15. The electronic device of claim 10, wherein the prefetcher further comprises a prefetch request generator configured to generate a streaming data prefetch request based on the M selected entries, wherein the streaming data prefetch request is used to conduct a streaming data prefetch process based on the cache.

16. The electronic device of claim 15, wherein the streaming data prefetch request is to perform a streaming data prefetch process based on a first level cache, a second level cache, and a last level cache of the cache.

17. The electronic device of claim 10, further comprising a read-write unit, wherein the prefetcher is located within the read-write unit of the electronic device, the read-write unit further comprising a read-write queue and an arbiter, wherein,

The read-write queue is configured to generate a demand access based on information of read-write operations;

The arbiter is configured to generate a data access request based on a demand access of the read-write queue and a streaming data prefetch request generated by the prefetch, the data access request corresponding to the demand address, wherein the prefetcher is trained and prefetched based on the demand address.
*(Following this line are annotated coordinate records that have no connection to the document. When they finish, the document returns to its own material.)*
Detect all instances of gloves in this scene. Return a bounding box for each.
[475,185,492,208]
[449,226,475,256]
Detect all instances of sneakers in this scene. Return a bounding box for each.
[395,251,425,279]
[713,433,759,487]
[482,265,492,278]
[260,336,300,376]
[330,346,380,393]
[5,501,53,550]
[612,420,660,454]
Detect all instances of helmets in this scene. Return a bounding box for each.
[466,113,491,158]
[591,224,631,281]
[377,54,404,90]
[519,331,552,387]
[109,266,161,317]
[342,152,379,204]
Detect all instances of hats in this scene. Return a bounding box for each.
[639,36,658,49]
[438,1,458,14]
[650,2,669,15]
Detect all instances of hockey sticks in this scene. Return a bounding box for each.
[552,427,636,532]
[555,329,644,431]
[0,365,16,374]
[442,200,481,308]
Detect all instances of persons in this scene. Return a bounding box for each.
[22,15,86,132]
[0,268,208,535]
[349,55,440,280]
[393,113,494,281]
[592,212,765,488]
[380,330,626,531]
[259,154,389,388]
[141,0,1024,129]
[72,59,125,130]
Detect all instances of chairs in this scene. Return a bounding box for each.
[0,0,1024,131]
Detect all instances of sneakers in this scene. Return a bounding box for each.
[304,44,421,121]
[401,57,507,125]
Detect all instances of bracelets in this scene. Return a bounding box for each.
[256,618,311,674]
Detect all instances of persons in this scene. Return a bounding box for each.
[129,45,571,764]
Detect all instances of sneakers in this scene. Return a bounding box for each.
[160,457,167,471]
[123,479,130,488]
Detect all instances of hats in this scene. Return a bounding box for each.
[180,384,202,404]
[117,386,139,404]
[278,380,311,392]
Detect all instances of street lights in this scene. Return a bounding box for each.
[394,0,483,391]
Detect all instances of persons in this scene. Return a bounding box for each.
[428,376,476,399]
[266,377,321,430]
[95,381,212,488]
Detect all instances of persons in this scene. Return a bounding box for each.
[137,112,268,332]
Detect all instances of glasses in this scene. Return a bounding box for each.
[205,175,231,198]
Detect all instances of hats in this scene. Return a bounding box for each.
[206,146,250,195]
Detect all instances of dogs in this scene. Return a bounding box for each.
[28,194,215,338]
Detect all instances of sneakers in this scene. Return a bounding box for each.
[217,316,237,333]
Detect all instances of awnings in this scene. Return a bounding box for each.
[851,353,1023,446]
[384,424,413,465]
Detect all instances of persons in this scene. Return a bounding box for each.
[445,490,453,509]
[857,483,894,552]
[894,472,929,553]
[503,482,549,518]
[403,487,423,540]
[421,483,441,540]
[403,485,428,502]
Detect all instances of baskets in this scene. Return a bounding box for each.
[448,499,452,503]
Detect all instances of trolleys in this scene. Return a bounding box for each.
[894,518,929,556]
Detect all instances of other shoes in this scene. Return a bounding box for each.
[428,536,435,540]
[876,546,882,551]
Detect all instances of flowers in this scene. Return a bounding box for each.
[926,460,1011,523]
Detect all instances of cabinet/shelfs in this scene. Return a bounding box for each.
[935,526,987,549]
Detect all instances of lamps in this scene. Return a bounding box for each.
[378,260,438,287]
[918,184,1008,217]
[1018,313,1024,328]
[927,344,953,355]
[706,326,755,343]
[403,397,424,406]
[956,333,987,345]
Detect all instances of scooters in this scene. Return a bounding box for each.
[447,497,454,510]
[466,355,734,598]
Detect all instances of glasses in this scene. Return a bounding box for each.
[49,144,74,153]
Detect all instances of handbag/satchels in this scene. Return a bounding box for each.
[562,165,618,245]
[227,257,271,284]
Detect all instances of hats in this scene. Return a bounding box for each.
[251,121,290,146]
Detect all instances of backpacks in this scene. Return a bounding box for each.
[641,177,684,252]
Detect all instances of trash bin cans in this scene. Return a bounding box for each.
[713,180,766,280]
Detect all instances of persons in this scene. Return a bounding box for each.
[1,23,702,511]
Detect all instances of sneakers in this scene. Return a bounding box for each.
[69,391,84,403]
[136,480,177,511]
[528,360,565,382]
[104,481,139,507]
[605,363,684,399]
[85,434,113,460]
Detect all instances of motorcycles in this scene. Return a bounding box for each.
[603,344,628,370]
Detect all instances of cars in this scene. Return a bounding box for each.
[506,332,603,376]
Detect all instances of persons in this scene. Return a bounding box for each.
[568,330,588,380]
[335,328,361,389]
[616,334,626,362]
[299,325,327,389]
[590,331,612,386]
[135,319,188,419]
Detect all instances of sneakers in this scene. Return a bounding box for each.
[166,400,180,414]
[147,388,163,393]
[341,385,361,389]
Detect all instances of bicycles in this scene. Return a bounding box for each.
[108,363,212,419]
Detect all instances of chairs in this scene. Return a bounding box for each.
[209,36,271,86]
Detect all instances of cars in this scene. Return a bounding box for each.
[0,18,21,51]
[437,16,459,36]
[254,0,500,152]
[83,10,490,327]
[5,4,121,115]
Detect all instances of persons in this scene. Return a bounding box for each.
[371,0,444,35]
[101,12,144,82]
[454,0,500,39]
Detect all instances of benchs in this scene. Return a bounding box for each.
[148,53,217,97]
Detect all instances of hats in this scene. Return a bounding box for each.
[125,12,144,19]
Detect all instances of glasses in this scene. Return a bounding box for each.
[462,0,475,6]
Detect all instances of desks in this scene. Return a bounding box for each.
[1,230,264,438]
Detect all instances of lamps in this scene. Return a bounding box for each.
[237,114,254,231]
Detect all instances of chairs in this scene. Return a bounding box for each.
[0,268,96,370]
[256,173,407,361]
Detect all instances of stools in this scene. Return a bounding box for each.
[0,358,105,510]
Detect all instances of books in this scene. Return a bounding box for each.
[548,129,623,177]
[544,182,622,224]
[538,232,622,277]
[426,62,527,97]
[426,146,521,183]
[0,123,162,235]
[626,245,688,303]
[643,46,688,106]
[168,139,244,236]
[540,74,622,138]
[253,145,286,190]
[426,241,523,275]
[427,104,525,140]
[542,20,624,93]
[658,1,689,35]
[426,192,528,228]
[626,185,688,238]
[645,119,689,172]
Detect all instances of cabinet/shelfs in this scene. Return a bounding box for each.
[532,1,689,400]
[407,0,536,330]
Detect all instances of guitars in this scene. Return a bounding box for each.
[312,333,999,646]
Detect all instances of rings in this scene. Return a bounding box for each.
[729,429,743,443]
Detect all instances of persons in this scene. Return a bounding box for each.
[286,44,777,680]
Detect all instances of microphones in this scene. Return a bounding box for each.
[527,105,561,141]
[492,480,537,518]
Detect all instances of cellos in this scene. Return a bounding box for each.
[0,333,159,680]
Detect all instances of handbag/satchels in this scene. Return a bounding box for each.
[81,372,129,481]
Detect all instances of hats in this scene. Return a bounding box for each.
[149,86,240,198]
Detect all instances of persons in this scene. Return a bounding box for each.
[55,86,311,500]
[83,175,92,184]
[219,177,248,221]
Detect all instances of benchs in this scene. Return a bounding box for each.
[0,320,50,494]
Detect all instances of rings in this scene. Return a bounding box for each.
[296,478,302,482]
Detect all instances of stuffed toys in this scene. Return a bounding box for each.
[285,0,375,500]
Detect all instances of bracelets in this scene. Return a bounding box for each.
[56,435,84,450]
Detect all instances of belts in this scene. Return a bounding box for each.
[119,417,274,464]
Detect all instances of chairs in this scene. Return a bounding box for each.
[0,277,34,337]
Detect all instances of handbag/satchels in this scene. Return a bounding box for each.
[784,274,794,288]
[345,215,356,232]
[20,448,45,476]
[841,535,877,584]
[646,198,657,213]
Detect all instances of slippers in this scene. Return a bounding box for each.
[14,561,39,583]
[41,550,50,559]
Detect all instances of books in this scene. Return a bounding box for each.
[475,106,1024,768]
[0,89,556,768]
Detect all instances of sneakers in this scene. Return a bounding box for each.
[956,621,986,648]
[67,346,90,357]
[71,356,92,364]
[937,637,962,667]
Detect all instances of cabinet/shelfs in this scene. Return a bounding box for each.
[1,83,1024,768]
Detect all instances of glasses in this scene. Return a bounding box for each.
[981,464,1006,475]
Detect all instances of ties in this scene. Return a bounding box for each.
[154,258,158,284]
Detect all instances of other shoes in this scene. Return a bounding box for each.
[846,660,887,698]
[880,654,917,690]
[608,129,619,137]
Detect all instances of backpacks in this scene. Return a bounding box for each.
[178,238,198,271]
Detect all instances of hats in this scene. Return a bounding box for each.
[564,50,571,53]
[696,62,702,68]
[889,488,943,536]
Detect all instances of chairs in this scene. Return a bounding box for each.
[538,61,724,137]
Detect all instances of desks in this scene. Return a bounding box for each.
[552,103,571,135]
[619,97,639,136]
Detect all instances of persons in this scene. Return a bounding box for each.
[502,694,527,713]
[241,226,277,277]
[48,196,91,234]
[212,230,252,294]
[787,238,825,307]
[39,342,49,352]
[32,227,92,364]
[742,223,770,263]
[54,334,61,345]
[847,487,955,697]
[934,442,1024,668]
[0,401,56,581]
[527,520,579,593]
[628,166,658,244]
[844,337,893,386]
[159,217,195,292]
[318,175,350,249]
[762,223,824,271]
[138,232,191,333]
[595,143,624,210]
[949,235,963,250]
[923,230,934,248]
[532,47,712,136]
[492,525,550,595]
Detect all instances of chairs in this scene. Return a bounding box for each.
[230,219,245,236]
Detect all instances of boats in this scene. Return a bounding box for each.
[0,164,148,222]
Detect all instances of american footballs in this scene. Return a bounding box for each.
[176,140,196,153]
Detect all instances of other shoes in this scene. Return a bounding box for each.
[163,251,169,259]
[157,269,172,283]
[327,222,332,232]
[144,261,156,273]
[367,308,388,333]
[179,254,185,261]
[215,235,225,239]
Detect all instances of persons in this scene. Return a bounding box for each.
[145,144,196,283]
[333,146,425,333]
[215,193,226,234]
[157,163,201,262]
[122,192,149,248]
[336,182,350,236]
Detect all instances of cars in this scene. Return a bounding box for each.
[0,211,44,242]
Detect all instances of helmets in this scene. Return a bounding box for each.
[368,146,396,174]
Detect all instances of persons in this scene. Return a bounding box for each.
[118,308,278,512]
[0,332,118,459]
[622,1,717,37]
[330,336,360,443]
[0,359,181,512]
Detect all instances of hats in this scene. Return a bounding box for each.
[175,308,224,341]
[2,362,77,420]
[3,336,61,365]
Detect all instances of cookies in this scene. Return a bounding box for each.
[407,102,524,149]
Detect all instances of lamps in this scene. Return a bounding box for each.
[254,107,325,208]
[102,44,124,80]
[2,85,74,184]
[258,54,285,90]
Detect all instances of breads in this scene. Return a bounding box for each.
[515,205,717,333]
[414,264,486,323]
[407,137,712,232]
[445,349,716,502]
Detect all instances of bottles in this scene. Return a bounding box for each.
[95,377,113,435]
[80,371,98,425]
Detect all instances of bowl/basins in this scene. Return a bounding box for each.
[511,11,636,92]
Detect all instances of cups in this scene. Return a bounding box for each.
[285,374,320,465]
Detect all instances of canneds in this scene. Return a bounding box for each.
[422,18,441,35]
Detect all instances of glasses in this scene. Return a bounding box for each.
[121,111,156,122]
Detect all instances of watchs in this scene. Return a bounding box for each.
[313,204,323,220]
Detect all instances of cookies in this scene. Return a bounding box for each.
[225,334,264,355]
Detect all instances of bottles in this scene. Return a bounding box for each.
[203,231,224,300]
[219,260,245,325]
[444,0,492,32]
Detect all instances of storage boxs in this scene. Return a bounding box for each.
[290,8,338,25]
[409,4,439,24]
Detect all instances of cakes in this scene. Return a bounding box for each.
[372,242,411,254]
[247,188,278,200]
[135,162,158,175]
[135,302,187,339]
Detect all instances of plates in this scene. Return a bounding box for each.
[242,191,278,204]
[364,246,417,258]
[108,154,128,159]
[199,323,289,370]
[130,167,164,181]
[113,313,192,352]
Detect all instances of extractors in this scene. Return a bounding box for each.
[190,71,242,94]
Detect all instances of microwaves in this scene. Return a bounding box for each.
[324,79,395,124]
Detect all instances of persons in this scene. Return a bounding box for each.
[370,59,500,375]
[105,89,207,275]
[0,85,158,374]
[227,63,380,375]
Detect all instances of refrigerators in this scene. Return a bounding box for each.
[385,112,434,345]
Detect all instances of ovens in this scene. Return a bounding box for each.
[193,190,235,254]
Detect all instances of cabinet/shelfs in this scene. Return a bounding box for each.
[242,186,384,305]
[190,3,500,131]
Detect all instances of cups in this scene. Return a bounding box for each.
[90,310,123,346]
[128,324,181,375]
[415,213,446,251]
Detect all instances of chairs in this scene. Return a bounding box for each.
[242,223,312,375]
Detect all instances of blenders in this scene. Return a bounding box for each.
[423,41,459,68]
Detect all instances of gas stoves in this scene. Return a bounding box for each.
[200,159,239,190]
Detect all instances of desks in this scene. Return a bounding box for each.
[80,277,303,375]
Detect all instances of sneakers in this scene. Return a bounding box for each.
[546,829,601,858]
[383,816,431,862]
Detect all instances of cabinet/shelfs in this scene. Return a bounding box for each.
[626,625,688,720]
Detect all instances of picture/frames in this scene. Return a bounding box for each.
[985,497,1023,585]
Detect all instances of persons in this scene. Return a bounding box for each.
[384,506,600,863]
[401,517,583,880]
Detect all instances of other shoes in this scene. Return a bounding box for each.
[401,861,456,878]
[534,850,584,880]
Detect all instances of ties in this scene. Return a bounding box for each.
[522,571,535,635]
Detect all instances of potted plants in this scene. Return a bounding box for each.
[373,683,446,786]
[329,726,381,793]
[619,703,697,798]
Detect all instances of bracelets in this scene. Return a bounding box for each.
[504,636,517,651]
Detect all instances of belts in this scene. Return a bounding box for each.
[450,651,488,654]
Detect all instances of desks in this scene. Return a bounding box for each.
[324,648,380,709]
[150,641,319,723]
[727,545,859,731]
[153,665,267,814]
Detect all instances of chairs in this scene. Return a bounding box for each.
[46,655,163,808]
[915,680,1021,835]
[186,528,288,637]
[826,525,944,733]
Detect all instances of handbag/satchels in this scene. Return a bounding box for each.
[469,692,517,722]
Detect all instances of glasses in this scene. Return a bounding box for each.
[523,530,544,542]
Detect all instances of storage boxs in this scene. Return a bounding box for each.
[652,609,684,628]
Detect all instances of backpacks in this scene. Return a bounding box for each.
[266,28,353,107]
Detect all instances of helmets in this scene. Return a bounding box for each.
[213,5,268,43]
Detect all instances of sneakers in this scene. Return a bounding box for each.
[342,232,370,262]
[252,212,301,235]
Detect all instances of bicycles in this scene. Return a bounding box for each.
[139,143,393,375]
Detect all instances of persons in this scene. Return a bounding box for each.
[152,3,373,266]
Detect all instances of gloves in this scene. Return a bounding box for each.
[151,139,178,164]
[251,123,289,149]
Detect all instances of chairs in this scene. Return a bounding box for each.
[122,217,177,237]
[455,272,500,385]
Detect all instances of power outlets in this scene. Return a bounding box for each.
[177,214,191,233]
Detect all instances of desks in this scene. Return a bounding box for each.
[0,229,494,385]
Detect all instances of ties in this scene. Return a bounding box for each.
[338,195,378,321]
18. An electronic device comprising a processor and a memory having stored therein computer readable code which when executed by the processor causes the processor to perform the steps of the method of any of claims 1-9.

19. A non-transitory computer readable storage medium having stored thereon computer readable instructions which, when executed by a processor, cause the processor to perform the steps of the method of any of claims 1-9.

20. A computer program product comprising a computer program which, when executed by a processor, causes the processor to perform the steps of the method according to any of claims 1-9.